Although these artistic conflicts can seem distant to us now (though for me, the image of Schoenberg yelling “I do not have syphilis!” at Thomas Mann’s wife[1] in a Brentwood market will remain ever-fresh), they were powerful cultural forces at the time. Here, Californian naiveté and blatant commercialism butted heads with European rigor and elitism. This was a collision of worlds which never fully resolved or came to an agreeable integration, reflecting some of the fundamental fragmentation of Los Angeles. In this way, the peculiar contours of LA culture have made an indelible mark upon new music as a whole.

The narrative, as it is typically conceived, is that “Hitler shook the tree, and America gathered the apples,” to paraphrase Walter Cook. That is to say, artists and intellectuals fled the imminent horrors of Nazi Germany and settled in America, enriching our culture and collaborating with other émigré artists in a kind of creative expat idyll. Not surprisingly, many composers first headed for the East Coast, hoping to avail themselves of well-supported musical institutions[2]. The Depression’s effects were still resounding, however, and eventually, many of these composers moved on to Southern California in the hopes of gaining lucrative film contracts instead.

The darkness and desperation of the political backdrop seems particularly lost in this usual telling; when walking through UCLA’s Schoenberg Hall, it’s easy to forget that this was a period of exile and fear. Many of these composers lost friends and family in Europe, and could have easily ended up in concentration camps themselves had they not managed to escape. These artists were alive and mostly well in America by the grace of immigration policies alone, which privileged intellectuals; a summer holiday this was not.

Arnold_Schoenberg

Arnold Schoenberg, Hollywood, 1947 (George Platt Lynes/Metropolitan Museum of Art)

..............................

**EXERCISE SET**.
**a.** Could you repeat everything in the émigré composers passage from "The narrative, as" down to "film contracts instead."?
**b.** How would you sum up the émigré composers passage in two sentences?
The rows that come next have nothing to do with the passage on émigré composers.

**RECORDS SHOWN**.
..............................

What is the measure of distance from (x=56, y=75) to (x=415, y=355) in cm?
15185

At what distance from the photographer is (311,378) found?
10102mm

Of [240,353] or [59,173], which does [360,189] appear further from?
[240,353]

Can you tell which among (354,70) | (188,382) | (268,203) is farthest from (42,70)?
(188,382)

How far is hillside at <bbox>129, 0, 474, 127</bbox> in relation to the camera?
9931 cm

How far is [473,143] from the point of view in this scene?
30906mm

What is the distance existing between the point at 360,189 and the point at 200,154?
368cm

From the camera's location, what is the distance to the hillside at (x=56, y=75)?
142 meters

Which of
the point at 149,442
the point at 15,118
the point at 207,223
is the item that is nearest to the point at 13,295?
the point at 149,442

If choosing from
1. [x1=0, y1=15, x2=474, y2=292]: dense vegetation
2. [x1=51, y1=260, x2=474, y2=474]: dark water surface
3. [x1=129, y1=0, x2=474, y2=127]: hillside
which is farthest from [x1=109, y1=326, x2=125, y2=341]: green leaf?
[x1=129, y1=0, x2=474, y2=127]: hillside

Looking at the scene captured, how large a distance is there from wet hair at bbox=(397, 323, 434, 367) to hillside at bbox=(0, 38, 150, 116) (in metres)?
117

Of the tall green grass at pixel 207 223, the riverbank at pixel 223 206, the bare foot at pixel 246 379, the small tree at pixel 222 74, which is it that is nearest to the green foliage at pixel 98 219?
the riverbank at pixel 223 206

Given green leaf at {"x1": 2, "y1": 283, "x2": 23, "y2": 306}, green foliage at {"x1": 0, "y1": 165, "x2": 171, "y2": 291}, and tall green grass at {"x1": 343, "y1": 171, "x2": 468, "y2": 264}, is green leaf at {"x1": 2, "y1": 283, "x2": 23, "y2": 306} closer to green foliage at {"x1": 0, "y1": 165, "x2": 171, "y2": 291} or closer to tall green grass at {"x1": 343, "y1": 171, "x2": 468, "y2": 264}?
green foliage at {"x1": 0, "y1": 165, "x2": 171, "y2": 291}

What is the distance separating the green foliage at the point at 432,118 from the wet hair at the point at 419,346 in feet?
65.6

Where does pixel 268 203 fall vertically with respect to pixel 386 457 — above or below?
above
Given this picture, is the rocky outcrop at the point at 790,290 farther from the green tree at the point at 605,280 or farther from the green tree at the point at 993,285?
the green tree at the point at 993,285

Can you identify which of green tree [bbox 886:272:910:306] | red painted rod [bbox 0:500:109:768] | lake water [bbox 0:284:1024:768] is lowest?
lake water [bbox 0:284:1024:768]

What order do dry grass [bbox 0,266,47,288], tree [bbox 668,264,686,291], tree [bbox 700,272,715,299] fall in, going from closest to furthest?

..............................

**TASK ANSWERS**.
**a.**
The narrative, as it is typically conceived, is that “Hitler shook the tree, and America gathered the apples,” to paraphrase Walter Cook. That is to say, artists and intellectuals fled the imminent horrors of Nazi Germany and settled in America, enriching our culture and collaborating with other émigré artists in a kind of creative expat idyll. Not surprisingly, many composers first headed for the East Coast, hoping to avail themselves of well-supported musical institutions[2]. The Depression’s effects were still resounding, however, and eventually, many of these composers moved on to Southern California in the hopes of gaining lucrative film contracts instead.

**b.** Many composers who fled Nazi Germany went first to the East Coast and later, with the Depression still felt, moved to Southern California for film work, where European rigor and elitism collided with Californian naiveté and commercialism. The usual story of this as an enriching creative idyll overlooks that it was a time of exile and fear, since many of these composers lost friends and family and escaped only through immigration policies that favored intellectuals.